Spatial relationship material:
start
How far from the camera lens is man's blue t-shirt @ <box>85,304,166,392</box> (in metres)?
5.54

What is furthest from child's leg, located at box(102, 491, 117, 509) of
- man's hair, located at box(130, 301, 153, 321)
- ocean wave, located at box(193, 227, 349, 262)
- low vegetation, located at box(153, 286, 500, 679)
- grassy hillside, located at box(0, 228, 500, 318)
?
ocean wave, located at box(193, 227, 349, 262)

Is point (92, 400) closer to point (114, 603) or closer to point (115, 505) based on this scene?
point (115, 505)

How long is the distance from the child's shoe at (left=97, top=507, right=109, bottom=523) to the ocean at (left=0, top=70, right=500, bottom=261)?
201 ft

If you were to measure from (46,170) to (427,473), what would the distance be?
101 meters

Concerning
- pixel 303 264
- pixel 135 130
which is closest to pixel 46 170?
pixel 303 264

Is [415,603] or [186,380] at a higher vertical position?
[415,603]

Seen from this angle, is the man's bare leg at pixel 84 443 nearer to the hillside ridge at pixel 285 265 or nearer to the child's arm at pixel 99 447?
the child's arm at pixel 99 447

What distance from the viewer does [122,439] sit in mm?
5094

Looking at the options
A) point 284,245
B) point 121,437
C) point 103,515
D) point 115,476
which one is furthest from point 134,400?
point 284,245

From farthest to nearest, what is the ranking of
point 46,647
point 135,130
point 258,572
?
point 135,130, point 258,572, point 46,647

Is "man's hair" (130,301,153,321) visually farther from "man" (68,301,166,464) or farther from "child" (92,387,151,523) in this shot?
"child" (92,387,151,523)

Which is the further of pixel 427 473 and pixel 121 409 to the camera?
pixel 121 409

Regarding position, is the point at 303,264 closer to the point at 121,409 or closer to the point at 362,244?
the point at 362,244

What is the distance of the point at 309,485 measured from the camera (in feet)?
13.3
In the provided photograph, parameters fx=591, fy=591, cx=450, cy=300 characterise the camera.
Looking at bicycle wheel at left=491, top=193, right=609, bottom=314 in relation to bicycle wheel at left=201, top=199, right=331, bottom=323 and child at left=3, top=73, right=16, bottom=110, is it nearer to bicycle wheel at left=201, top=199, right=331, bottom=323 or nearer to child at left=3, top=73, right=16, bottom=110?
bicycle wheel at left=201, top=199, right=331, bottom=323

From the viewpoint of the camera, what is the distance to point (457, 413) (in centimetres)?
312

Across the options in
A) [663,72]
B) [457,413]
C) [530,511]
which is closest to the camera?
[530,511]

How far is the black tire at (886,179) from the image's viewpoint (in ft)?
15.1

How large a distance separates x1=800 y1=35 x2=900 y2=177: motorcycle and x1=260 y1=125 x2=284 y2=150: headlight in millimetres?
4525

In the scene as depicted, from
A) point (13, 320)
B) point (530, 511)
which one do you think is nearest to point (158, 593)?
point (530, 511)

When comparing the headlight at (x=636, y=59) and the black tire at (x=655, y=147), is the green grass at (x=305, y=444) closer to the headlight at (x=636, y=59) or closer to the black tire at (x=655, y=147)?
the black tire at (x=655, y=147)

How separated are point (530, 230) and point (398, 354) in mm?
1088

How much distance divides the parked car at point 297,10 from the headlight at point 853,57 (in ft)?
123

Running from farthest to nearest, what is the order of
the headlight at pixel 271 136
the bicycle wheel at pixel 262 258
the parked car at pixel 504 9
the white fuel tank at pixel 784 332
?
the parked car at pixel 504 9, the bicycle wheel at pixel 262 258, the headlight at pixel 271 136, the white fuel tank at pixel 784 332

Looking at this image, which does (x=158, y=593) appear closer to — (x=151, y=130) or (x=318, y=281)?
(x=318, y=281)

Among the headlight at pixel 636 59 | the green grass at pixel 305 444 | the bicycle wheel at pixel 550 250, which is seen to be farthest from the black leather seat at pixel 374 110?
end
SET EXERCISE: Please repeat the stretch of the material from the line containing "Across the options in" through the final line, word for word.

SOLUTION:
Across the options in
A) [663,72]
B) [457,413]
C) [530,511]
which is closest to the camera?
[530,511]

How far is the black tire at (886,179) from the image's viewpoint (in ft)?
15.1

How large a distance separates x1=800 y1=35 x2=900 y2=177: motorcycle and x1=260 y1=125 x2=284 y2=150: headlight in millimetres?
4525

In the scene as depicted, from
A) point (13, 320)
B) point (530, 511)
which one do you think is nearest to point (158, 593)?
point (530, 511)

When comparing the headlight at (x=636, y=59) and the black tire at (x=655, y=147), is the green grass at (x=305, y=444) closer to the headlight at (x=636, y=59) or closer to the black tire at (x=655, y=147)?
the black tire at (x=655, y=147)

How separated are point (530, 230) and point (398, 354) in mm?
1088

How much distance divides the parked car at point 297,10 from the headlight at point 853,57 (in ft)?
123

Running from farthest to nearest, what is the order of
the headlight at pixel 271 136
the bicycle wheel at pixel 262 258
the parked car at pixel 504 9
the white fuel tank at pixel 784 332
?
the parked car at pixel 504 9, the bicycle wheel at pixel 262 258, the headlight at pixel 271 136, the white fuel tank at pixel 784 332

Looking at this image, which does (x=158, y=593) appear closer to — (x=151, y=130) or (x=318, y=281)?
(x=318, y=281)

Among the headlight at pixel 636 59 | the green grass at pixel 305 444 | the bicycle wheel at pixel 550 250, which is seen to be farthest from the black leather seat at pixel 374 110?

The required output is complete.